**Task requirements**
Your answer must be every record below, written out exactly as it appears.

[Opening Records to use section]

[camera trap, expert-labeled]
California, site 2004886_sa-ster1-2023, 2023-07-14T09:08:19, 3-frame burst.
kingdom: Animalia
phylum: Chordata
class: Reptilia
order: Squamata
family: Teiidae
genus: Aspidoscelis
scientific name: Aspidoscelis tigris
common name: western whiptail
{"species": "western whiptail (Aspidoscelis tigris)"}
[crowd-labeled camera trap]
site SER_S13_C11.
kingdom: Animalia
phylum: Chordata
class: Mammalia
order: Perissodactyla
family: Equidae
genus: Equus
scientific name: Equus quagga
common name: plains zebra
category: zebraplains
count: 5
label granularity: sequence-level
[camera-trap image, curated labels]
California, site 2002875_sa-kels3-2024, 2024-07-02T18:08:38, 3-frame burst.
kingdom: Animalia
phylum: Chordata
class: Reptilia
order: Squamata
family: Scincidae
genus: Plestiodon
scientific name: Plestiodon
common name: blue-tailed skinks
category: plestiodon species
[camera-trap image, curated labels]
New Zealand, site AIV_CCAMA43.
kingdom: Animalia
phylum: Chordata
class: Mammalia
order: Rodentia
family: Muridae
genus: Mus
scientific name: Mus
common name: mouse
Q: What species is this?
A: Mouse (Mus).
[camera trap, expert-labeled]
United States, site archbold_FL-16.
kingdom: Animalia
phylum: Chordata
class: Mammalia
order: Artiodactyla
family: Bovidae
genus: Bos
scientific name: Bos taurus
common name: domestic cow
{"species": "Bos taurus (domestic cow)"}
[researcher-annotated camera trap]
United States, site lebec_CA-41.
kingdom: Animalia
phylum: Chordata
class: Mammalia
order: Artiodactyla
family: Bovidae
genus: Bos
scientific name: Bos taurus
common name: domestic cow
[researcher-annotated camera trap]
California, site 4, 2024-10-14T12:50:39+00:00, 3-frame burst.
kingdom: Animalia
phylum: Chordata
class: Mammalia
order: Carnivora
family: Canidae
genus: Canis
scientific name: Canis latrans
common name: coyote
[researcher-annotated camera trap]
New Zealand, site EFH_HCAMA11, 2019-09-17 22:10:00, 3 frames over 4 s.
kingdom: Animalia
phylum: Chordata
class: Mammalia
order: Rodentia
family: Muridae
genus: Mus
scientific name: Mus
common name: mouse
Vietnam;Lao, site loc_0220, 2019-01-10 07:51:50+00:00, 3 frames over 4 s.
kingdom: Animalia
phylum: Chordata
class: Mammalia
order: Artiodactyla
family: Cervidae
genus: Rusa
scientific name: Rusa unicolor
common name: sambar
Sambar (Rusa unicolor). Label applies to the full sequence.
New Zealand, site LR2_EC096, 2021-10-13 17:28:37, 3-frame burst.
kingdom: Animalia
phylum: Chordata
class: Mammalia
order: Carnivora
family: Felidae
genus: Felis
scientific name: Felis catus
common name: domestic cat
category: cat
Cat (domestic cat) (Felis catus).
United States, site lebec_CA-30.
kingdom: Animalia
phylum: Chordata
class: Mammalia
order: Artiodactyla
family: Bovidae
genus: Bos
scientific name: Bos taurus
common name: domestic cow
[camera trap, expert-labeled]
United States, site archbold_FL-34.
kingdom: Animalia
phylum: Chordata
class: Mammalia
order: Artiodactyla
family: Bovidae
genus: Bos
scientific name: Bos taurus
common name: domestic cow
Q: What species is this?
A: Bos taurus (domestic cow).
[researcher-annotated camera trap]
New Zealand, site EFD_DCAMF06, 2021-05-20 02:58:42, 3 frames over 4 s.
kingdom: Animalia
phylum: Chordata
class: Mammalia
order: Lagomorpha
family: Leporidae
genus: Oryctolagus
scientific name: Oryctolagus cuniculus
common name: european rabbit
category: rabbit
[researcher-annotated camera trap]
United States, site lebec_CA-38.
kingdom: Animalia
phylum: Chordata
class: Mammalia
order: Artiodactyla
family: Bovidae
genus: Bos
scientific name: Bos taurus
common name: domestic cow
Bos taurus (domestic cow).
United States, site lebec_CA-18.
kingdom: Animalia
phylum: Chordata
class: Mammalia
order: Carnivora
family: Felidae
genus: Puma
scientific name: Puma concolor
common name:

[Closing Records to use section]

**Answer box**
[camera trap, expert-labeled]
California, site 2004886_sa-ster1-2023, 2023-07-14T09:08:19, 3-frame burst.
kingdom: Animalia
phylum: Chordata
class: Reptilia
order: Squamata
family: Teiidae
genus: Aspidoscelis
scientific name: Aspidoscelis tigris
common name: western whiptail
{"species": "western whiptail (Aspidoscelis tigris)"}
[crowd-labeled camera trap]
site SER_S13_C11.
kingdom: Animalia
phylum: Chordata
class: Mammalia
order: Perissodactyla
family: Equidae
genus: Equus
scientific name: Equus quagga
common name: plains zebra
category: zebraplains
count: 5
label granularity: sequence-level
[camera-trap image, curated labels]
California, site 2002875_sa-kels3-2024, 2024-07-02T18:08:38, 3-frame burst.
kingdom: Animalia
phylum: Chordata
class: Reptilia
order: Squamata
family: Scincidae
genus: Plestiodon
scientific name: Plestiodon
common name: blue-tailed skinks
category: plestiodon species
[camera-trap image, curated labels]
New Zealand, site AIV_CCAMA43.
kingdom: Animalia
phylum: Chordata
class: Mammalia
order: Rodentia
family: Muridae
genus: Mus
scientific name: Mus
common name: mouse
Q: What species is this?
A: Mouse (Mus).
[camera trap, expert-labeled]
United States, site archbold_FL-16.
kingdom: Animalia
phylum: Chordata
class: Mammalia
order: Artiodactyla
family: Bovidae
genus: Bos
scientific name: Bos taurus
common name: domestic cow
{"species": "Bos taurus (domestic cow)"}
[researcher-annotated camera trap]
United States, site lebec_CA-41.
kingdom: Animalia
phylum: Chordata
class: Mammalia
order: Artiodactyla
family: Bovidae
genus: Bos
scientific name: Bos taurus
common name: domestic cow
[researcher-annotated camera trap]
California, site 4, 2024-10-14T12:50:39+00:00, 3-frame burst.
kingdom: Animalia
phylum: Chordata
class: Mammalia
order: Carnivora
family: Canidae
genus: Canis
scientific name: Canis latrans
common name: coyote
[researcher-annotated camera trap]
New Zealand, site EFH_HCAMA11, 2019-09-17 22:10:00, 3 frames over 4 s.
kingdom: Animalia
phylum: Chordata
class: Mammalia
order: Rodentia
family: Muridae
genus: Mus
scientific name: Mus
common name: mouse
Vietnam;Lao, site loc_0220, 2019-01-10 07:51:50+00:00, 3 frames over 4 s.
kingdom: Animalia
phylum: Chordata
class: Mammalia
order: Artiodactyla
family: Cervidae
genus: Rusa
scientific name: Rusa unicolor
common name: sambar
Sambar (Rusa unicolor). Label applies to the full sequence.
New Zealand, site LR2_EC096, 2021-10-13 17:28:37, 3-frame burst.
kingdom: Animalia
phylum: Chordata
class: Mammalia
order: Carnivora
family: Felidae
genus: Felis
scientific name: Felis catus
common name: domestic cat
category: cat
Cat (domestic cat) (Felis catus).
United States, site lebec_CA-30.
kingdom: Animalia
phylum: Chordata
class: Mammalia
order: Artiodactyla
family: Bovidae
genus: Bos
scientific name: Bos taurus
common name: domestic cow
[camera trap, expert-labeled]
United States, site archbold_FL-34.
kingdom: Animalia
phylum: Chordata
class: Mammalia
order: Artiodactyla
family: Bovidae
genus: Bos
scientific name: Bos taurus
common name: domestic cow
Q: What species is this?
A: Bos taurus (domestic cow).
[researcher-annotated camera trap]
New Zealand, site EFD_DCAMF06, 2021-05-20 02:58:42, 3 frames over 4 s.
kingdom: Animalia
phylum: Chordata
class: Mammalia
order: Lagomorpha
family: Leporidae
genus: Oryctolagus
scientific name: Oryctolagus cuniculus
common name: european rabbit
category: rabbit
[researcher-annotated camera trap]
United States, site lebec_CA-38.
kingdom: Animalia
phylum: Chordata
class: Mammalia
order: Artiodactyla
family: Bovidae
genus: Bos
scientific name: Bos taurus
common name: domestic cow
Bos taurus (domestic cow).
United States, site lebec_CA-18.
kingdom: Animalia
phylum: Chordata
class: Mammalia
order: Carnivora
family: Felidae
genus: Puma
scientific name: Puma concolor
common name:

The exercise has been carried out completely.